Key Anatomic/Physiologic Issues and Imaging Findings/Techniques
Avulsion of the apophysis is rare but notable in young athletes, typically stemming from acute trauma. Often misdiagnosed as a hamstring injury (around 40% misdiagnosis rate), the correct diagnosis can take an average of 42 weeks if overlooked. Early imaging can aid timely identification. Surgery is indicated for displacements over 2 cm, resulting in better sports return compared to conservative methods. Notably, an initial misdiagnosis reduces return rates, even with subsequent surgery, highlighting the intricate challenge of managing this condition in young athletes. The ischiogluteal bursa is positioned between the ischial tuberosity and the gluteus maximus muscle, becoming apparent during sitting or hip flexion. Excessive sitting, repetitive motions like cycling, and exposure to vibrations can lead to ischiogluteal bursitis.

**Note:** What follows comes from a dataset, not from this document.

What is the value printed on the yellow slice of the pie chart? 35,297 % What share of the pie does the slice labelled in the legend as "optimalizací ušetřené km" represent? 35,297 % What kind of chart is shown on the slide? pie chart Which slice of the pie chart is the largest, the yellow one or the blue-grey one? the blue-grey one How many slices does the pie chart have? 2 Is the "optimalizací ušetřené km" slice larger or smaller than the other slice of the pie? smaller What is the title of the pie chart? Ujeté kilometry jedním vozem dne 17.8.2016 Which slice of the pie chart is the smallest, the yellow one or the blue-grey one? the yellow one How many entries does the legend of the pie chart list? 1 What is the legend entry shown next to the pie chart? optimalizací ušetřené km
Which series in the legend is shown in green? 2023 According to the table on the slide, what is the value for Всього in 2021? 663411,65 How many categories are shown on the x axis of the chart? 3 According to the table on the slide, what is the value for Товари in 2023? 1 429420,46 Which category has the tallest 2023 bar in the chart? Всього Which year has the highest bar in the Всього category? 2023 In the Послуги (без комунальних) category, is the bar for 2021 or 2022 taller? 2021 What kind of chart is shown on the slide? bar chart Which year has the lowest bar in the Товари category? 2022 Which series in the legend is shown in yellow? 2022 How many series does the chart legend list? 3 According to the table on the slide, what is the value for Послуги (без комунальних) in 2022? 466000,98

In summary, understanding the ischial tuberosity's role in musculoskeletal function is crucial. Avulsion injuries, though rare, warrant prompt diagnosis and consider evolving surgical criteria. Ischiogluteal bursitis, stemming from modern lifestyles, highlights the need for accurate diagnostics. Altogether, these insights emphasize the link between anatomical knowledge and improved musculoskeletal health.